The proof of the pudding, however… CA want to prove their capability, with their knowledge base, their software, their expertise.  They have security product, which they presented at length.  But a question from the floor stymied their chief security architect: on managing social networks spilling out from the workplace.  It’s a known challenge, and they’re working on it.

On networking: CA have set up a “Cloud Commons” community, where experiences can be exchanged, best practice shared.  They developed the infrastructure, but communities only work when a critical mass is hit.  Various product (and other) scores can be aggregated in this Commons, for example – but as we see all the time, only useful where enough people participate.

CA went into more detail on managing infrastructure, on security, on transition, all of which were meaningful, while at the same time saying “here is your problem, and we are your solution”.

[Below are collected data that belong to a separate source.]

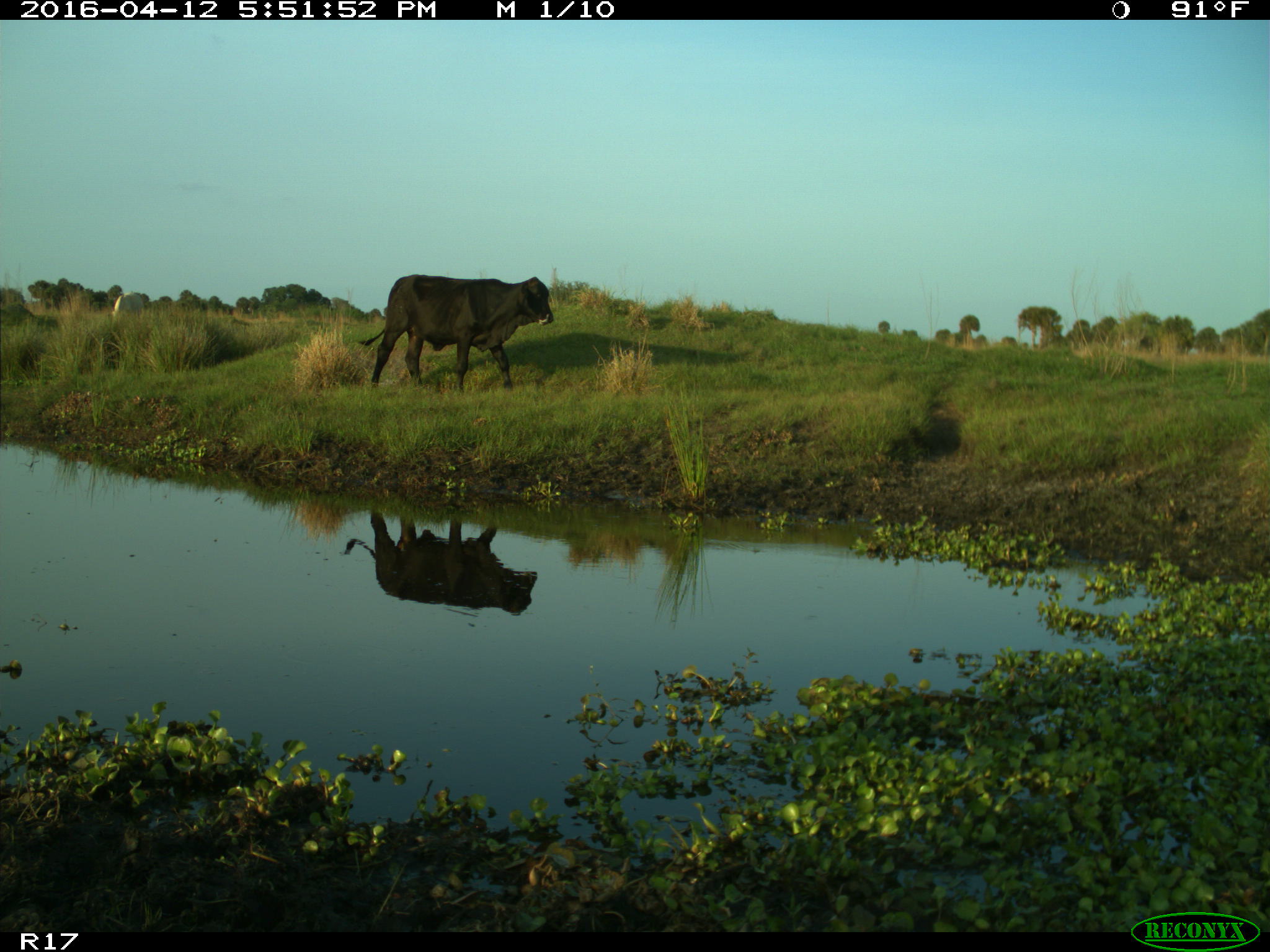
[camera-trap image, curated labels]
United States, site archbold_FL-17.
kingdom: Animalia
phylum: Chordata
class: Mammalia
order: Artiodactyla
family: Bovidae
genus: Bos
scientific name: Bos taurus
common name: domestic cow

In conception, their vision is what the cloud is.  The more your capacity is successfully abstracted into the cloud, the fewer points of failure to affect business with your partners and your customers.  But CA’s value propositions are large-scale, high cost projects.  They’re reaching for the sky.  Yet in the short term, they may have to settle for hand-holding exercises in proof-of-concept.

All presentations from the day can be viewed here.

Addendum:  Gartner has just put out a release on SaaS.  Inter alia, it forecasts the SaaS market to grow to US$8.5 billion in 2010 from $7.5b.  Interestingly, they estimate that “75 percent of the current SaaS delivery revenue could be considered as a cloud service”, but that will increase “as the SaaS model matures and converges with cloud services models”.  Further, they expect SaaS to comprise 26% of the CRM market in 2010 (due in no small measure to Salesforce.com, I’d say).  That’s likely to be the easiest route to a pilot cloud project at the moment.